She then created a series of lidded vessels inspired by Japanese history while using a variety of materials such as rubber and cement. She still liked to wood fire her pieces. This series was still mainly for aesthetic purposes with no story or meaning behind it. Basically, Kate was also creating a series of bell jars that was pleasing to the eye but not functional.
Kate graduated, and started to attack the surface of her sculptures. She started putting words to songs in her sculptures to add a story behind the art she was creating. She then started looking at Charles Adams who was a creator of children's books and she also looked at movie stills when she became inspired to create figures, such as humans and animals alike, a story with every sculpture that included witty comments on them. She used stoneware and fell in love with the medium.

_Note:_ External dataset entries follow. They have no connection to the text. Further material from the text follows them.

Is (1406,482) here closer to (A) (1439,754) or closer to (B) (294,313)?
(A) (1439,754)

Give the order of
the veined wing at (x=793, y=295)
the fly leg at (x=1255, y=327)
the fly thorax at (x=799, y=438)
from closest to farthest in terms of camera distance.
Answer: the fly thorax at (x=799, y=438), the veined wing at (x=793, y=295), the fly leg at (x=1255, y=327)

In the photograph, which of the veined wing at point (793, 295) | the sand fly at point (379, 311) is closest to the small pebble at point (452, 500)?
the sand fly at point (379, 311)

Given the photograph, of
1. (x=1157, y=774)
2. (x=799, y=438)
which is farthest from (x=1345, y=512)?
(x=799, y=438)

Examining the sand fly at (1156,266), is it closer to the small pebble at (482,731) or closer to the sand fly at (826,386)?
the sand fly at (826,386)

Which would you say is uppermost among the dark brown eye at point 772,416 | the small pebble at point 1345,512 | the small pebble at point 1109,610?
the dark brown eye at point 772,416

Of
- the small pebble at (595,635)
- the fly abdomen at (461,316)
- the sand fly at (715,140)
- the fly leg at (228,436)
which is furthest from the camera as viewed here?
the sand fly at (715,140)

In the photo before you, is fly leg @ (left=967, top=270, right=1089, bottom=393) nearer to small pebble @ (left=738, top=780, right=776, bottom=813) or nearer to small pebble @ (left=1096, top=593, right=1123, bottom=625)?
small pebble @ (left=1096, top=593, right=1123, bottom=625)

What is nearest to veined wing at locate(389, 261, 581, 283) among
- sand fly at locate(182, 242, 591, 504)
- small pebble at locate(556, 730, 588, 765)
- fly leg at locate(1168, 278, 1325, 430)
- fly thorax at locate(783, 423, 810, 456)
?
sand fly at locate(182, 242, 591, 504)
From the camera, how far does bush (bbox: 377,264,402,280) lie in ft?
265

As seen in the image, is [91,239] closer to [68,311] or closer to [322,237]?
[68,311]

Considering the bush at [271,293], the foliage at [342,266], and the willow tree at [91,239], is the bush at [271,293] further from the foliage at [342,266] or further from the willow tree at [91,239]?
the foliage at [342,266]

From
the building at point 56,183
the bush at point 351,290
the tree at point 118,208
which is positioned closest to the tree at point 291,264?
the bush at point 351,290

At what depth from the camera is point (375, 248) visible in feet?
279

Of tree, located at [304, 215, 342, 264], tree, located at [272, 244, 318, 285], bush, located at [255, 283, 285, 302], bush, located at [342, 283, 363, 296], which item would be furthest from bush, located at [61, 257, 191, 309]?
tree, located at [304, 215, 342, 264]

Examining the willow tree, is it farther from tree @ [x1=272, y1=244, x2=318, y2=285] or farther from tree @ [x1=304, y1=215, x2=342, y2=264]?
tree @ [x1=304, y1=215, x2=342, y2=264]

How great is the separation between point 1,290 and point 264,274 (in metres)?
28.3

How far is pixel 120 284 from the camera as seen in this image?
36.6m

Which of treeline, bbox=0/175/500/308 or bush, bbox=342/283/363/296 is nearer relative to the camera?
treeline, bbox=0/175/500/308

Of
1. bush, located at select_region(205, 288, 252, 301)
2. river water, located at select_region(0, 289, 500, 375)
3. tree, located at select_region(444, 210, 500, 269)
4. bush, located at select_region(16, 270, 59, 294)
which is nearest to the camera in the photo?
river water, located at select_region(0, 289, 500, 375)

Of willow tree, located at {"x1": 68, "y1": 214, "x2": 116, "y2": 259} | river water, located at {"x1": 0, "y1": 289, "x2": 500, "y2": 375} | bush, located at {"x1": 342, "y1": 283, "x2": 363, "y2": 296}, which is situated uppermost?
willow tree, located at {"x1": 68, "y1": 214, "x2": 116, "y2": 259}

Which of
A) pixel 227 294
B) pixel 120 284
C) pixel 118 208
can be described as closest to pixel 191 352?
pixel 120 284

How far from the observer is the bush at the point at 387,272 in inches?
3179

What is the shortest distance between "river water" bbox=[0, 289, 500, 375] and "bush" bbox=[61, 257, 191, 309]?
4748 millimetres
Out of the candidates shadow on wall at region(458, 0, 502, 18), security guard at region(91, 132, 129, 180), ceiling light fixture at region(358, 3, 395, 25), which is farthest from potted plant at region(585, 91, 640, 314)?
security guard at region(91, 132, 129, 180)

Kate's true calling came when she started looking at Henry Moore's sculptures where he creates abstract forms with aspects of a figure entwined within every sculpture.
"But she want's to be sure because, you know, sometimes words have two meanings"
I liked the fact that I knew exactly what I was looking at when viewing her work, where I envisioned the situation between the two sculptures when reading the lyric presented. Me as an artist and me as a pedestrian simply basking in this type of art, thirsts for meaning behind why this was created in the first place and I felt like my thirst was quenched when seeing her art and her interpretation of the sculptures she created. In short, it wasn't just left up to me to interpret what I was seeing.
She put a lot of thought and care into what she was trying to convey with her audience, and she was in full control of her audience when showing her artwork. I think that when you are doing abstract artwork, I hate the fact that I have to do all the thinking and observing when a work is untitled. Often, abstracted art that is untitled doesn't get my attention as much and I spend seconds upon those artworks untitled. I like this execution of abstracted art much better.